“Let us hope—” I began.
“You’re not a fool,” he broke in, roughly. “You don’t hope anything.”
“He’ll start life elsewhere,” said I.
“Elsewhere! Yes, keep starting till all the elsewheres know him like Powder River knows him. But she! I have had to sit and hear her tell and tell about him; all about back in Kentucky playin’ around the farm, and how she raised him after the old folks died. Then he got bigger and made her sell their farm, and she told how it was right he should turn it into money and get his half. I did not dare say a word, for she’d have just bit my head off, and—and that would sure hurt me now!” Lin brought up with a comical chuckle. “And she went to work, and he cleared out, and no more seen or heard of him. That’s for five years, and she’d given up tracing him, when one morning she reads in the paper about how her long-lost brother is convicted for forgery. That’s the way she knows he’s not dead, and she takes her savings off her railroad salary and starts for him. She was that hasty she thought it was Buffalo, New York, till she got in the cars and read the paper over again. But she had to go as far as Cincinnati, either way. She has paid every cent of the money he stole.” We had come to the bridge, and Lin jerked a stone into the quick little river. “She’s awful strict in some ways. Thought Buffalo must be a wicked place because of the shops bein’ open Sunday. Now if that was all Buffalo’s wickedness!
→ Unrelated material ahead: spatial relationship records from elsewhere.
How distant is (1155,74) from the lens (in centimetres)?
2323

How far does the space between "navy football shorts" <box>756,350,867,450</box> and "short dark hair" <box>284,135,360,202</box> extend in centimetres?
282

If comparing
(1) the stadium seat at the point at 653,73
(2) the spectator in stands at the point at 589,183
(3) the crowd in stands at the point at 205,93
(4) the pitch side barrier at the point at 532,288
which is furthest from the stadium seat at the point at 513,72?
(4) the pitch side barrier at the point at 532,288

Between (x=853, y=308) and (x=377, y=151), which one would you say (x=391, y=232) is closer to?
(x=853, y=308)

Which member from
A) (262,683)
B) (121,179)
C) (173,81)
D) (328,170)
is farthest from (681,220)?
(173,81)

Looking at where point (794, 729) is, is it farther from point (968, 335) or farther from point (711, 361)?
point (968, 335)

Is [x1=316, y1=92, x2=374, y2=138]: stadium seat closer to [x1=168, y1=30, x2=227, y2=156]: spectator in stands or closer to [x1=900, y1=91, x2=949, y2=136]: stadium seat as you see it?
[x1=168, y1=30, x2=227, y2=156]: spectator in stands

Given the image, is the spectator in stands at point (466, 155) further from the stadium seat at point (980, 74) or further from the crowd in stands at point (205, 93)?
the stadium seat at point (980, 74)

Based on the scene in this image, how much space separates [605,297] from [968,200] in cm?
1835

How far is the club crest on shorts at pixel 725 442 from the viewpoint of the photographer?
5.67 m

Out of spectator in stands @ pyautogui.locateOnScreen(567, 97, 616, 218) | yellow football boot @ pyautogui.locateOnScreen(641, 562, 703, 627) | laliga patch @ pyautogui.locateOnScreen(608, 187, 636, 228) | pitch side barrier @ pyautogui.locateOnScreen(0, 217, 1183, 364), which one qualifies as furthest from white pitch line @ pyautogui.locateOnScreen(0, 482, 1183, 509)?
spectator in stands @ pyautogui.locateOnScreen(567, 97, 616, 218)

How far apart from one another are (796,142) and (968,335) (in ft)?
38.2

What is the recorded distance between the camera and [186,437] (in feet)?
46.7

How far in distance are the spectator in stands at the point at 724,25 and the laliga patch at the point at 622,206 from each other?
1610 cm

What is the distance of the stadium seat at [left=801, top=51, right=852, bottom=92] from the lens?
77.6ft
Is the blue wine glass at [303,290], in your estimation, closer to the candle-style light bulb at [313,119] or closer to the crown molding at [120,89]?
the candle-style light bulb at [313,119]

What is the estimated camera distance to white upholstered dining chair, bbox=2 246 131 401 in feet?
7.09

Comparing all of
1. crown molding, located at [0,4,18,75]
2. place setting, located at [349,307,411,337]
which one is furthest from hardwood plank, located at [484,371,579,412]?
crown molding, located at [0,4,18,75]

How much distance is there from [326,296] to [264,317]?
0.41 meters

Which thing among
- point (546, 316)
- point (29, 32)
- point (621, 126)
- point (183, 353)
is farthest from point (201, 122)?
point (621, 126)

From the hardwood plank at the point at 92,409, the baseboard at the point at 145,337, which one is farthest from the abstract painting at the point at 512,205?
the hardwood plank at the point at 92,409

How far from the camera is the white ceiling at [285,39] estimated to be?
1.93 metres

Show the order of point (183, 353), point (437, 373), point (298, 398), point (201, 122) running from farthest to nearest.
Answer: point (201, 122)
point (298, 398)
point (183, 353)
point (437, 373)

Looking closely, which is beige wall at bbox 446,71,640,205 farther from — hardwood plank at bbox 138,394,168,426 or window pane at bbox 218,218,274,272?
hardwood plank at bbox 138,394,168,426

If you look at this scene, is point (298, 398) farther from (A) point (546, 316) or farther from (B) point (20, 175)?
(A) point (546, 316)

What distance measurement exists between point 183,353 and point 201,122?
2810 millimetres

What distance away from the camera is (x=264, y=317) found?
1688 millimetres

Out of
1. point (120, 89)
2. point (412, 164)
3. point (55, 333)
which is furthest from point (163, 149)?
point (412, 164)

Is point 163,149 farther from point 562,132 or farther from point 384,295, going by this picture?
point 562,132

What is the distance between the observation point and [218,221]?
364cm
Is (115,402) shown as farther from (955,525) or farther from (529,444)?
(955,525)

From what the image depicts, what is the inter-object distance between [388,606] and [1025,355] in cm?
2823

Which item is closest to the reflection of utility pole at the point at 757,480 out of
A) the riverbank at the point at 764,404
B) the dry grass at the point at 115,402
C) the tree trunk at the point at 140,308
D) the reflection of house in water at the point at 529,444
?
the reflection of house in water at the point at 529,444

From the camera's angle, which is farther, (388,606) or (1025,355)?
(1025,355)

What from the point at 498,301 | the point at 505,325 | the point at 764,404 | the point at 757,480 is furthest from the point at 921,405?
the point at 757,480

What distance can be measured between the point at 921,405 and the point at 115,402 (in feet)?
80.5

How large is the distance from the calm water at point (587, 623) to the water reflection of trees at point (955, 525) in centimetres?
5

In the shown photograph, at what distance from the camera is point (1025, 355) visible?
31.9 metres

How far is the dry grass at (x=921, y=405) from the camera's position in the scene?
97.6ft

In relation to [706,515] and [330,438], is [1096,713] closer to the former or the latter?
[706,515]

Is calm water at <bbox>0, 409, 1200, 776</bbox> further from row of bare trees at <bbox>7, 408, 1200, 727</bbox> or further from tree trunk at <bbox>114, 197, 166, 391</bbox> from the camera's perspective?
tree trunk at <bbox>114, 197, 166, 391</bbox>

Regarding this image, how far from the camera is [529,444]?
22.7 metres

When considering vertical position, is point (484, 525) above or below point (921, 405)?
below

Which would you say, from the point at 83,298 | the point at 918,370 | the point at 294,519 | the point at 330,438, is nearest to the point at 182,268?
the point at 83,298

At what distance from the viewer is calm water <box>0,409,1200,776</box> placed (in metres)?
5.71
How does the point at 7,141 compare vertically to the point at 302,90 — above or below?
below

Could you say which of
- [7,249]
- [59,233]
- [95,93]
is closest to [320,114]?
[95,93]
And she thinks divorce is mostly sin. But her heart is a shield for Nate.”
“Her face is as beautiful as her actions,” he added.
“Well,” said I, “and would you make such a villain your brother-in-law?”
He whirled round and took both my shoulders. “Come walking!” he urged. “I must talk some.” So we followed the stream out of town towards the mountains. “I came awful near asking her in the stage,” said he.
“Goodness, Lin! give yourself time!”
“Time can’t increase my feelings.”
“Hers, man, hers! How many hours have you known her?”
“Hours and hours! You’re talking foolishness! What have they got to do with it? And she will listen to me. I can tell she will. I know I can be so she’ll listen, and it will go all right, for I’ll ask so hard. And everything’ll come out straight. Yu’ see, I’ve not been spending to speak of since Billy’s on my hands, and now I’ll fix up my cabin and finish my fencing and my ditch—and she’s going to like Box Elder Creek better than Shawhan. She’s the first I’ve ever loved.”
“Then I’d like to ask—” I cried out.
“Ask away!” he exclaimed, inattentively, in his enthusiasm.
“When you—” but I stopped, perceiving it impossible. It was, of course, not the many transient passions on which he had squandered his substance, but the one where faith also had seemed to unite. Had he not married once, innocent of the woman’s being already a wife? But I stopped, for to trench here was not for me or any one.